#### [WORK TO BE COMPLETED]
If a line of the data below contains the string "Volkswagen", count it, then state the total alone.

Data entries
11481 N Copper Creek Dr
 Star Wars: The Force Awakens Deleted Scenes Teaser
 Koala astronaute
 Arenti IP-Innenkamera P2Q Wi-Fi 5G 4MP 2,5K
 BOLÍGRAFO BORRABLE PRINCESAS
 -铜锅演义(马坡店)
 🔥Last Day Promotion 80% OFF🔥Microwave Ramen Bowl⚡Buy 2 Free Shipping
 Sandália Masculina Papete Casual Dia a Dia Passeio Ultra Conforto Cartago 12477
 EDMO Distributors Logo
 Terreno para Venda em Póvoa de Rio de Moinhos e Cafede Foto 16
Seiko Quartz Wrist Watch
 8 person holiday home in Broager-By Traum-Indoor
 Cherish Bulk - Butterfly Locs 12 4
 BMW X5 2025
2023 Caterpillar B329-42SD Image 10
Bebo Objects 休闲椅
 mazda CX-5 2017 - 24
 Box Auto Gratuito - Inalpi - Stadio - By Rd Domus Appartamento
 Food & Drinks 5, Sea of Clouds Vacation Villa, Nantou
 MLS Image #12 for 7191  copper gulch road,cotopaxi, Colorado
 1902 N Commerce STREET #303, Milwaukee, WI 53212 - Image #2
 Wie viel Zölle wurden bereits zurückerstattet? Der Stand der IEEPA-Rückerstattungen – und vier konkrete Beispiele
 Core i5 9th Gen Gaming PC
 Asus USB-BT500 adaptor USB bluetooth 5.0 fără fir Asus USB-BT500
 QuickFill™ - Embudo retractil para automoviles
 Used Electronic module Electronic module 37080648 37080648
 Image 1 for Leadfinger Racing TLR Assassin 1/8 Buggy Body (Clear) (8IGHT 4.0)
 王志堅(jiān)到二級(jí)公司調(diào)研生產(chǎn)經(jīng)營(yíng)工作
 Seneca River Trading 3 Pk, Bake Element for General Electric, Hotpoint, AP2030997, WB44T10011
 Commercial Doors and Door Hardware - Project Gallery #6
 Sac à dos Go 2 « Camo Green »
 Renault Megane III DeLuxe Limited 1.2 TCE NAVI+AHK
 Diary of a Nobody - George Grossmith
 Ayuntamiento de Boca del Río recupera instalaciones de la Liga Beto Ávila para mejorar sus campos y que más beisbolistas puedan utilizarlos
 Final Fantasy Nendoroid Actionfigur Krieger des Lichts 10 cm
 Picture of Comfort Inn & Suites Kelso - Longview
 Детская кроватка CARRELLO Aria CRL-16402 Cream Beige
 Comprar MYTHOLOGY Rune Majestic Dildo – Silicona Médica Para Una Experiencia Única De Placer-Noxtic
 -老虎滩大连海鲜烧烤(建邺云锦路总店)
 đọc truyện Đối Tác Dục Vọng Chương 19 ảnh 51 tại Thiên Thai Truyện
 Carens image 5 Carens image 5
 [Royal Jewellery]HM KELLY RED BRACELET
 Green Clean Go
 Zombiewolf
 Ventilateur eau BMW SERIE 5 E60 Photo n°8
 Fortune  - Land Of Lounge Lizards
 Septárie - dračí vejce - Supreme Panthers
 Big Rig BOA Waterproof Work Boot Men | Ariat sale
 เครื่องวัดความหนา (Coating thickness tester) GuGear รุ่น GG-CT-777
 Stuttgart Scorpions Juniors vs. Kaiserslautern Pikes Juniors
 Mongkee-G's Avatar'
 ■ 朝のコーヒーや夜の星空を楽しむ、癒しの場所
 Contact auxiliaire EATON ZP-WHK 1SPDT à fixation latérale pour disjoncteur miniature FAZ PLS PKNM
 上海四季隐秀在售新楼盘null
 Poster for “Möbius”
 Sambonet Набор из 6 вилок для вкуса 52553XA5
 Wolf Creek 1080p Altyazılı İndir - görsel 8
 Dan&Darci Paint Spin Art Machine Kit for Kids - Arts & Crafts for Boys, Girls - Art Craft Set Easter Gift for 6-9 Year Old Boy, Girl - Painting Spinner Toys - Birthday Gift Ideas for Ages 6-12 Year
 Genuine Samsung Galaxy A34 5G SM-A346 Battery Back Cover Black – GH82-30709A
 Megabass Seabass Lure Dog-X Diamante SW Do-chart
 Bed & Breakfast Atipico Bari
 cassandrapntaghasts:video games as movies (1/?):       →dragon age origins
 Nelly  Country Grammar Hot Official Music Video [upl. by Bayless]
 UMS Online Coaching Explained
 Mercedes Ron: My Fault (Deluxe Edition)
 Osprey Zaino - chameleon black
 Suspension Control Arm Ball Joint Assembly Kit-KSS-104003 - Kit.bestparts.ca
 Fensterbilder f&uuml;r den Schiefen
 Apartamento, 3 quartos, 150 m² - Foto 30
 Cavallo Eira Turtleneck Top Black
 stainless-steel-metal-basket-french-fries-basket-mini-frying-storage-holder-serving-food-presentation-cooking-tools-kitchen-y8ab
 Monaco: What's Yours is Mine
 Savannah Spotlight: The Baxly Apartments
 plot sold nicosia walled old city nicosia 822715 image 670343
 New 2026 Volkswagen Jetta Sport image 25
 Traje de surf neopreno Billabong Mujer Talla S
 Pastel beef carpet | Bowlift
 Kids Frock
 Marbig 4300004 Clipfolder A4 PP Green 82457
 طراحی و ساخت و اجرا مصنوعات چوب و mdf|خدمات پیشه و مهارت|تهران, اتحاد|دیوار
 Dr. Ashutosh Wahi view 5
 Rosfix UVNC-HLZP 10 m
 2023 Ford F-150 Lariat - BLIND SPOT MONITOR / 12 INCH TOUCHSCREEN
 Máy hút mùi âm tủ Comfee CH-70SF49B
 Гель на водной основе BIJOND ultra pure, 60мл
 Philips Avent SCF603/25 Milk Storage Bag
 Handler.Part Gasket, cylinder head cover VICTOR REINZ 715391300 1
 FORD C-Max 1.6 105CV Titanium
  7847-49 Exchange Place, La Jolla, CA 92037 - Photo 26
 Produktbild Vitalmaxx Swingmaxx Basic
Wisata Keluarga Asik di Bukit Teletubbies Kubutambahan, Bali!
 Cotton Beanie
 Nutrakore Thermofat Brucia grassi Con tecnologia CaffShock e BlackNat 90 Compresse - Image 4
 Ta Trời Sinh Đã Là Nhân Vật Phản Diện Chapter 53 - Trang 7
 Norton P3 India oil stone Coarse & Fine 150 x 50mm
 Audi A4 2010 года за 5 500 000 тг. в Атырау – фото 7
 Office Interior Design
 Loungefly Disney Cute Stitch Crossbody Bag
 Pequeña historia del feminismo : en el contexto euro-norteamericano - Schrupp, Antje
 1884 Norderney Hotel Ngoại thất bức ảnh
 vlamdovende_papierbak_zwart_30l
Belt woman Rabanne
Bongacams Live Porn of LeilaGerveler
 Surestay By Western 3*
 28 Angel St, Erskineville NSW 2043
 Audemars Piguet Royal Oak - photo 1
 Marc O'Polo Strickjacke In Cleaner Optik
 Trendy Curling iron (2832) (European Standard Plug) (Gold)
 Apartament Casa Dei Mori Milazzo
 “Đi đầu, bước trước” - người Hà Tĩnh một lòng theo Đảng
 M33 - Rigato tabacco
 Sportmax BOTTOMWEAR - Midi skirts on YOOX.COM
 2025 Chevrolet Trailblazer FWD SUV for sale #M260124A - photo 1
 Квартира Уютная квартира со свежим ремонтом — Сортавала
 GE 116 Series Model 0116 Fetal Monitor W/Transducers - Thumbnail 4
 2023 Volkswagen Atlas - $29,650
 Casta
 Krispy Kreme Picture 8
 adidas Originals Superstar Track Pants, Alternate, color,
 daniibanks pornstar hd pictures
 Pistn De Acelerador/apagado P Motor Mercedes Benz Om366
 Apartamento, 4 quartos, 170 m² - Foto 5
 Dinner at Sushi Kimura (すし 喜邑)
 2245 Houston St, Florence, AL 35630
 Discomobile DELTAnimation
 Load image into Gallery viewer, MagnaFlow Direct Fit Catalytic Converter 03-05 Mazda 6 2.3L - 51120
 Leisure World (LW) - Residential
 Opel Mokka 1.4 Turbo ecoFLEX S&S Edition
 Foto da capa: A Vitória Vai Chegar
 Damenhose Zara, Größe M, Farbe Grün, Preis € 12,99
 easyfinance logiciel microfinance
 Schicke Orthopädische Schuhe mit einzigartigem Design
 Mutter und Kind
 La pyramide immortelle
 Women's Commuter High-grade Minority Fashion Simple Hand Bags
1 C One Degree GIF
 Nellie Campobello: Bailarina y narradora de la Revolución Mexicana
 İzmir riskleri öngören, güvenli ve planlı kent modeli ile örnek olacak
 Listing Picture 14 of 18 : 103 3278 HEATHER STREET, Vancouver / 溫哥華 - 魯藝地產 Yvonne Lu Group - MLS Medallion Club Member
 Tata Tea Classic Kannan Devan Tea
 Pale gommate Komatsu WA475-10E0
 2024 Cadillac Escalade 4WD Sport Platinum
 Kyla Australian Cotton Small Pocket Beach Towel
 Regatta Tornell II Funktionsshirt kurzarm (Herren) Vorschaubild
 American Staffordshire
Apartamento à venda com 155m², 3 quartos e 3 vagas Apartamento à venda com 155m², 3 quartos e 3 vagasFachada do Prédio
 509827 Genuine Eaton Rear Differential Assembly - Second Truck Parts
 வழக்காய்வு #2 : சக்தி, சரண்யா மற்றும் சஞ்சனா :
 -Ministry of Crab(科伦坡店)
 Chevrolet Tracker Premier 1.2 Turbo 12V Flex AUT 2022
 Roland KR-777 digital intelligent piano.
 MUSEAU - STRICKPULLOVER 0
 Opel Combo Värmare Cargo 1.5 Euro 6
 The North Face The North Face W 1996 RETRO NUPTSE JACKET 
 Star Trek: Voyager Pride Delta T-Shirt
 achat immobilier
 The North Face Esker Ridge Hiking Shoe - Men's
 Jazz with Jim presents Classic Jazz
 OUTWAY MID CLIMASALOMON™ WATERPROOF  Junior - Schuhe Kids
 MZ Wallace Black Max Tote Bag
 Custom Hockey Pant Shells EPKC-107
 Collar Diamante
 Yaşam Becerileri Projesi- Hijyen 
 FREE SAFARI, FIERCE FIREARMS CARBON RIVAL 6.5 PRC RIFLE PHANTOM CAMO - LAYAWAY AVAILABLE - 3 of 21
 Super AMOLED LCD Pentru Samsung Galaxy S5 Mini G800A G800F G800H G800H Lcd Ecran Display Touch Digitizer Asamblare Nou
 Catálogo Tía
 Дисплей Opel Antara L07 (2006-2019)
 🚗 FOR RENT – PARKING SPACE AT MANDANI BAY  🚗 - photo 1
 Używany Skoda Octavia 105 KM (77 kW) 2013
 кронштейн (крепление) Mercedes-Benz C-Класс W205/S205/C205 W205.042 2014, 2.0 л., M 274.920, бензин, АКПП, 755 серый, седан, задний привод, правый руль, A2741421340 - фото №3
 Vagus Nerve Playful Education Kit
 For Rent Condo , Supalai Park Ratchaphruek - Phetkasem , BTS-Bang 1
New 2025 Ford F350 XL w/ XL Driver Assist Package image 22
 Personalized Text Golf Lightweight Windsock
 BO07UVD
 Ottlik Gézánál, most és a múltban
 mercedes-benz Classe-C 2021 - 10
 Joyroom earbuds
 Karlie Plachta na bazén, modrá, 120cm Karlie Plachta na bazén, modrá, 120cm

#### [YOUR SOLUTION]
2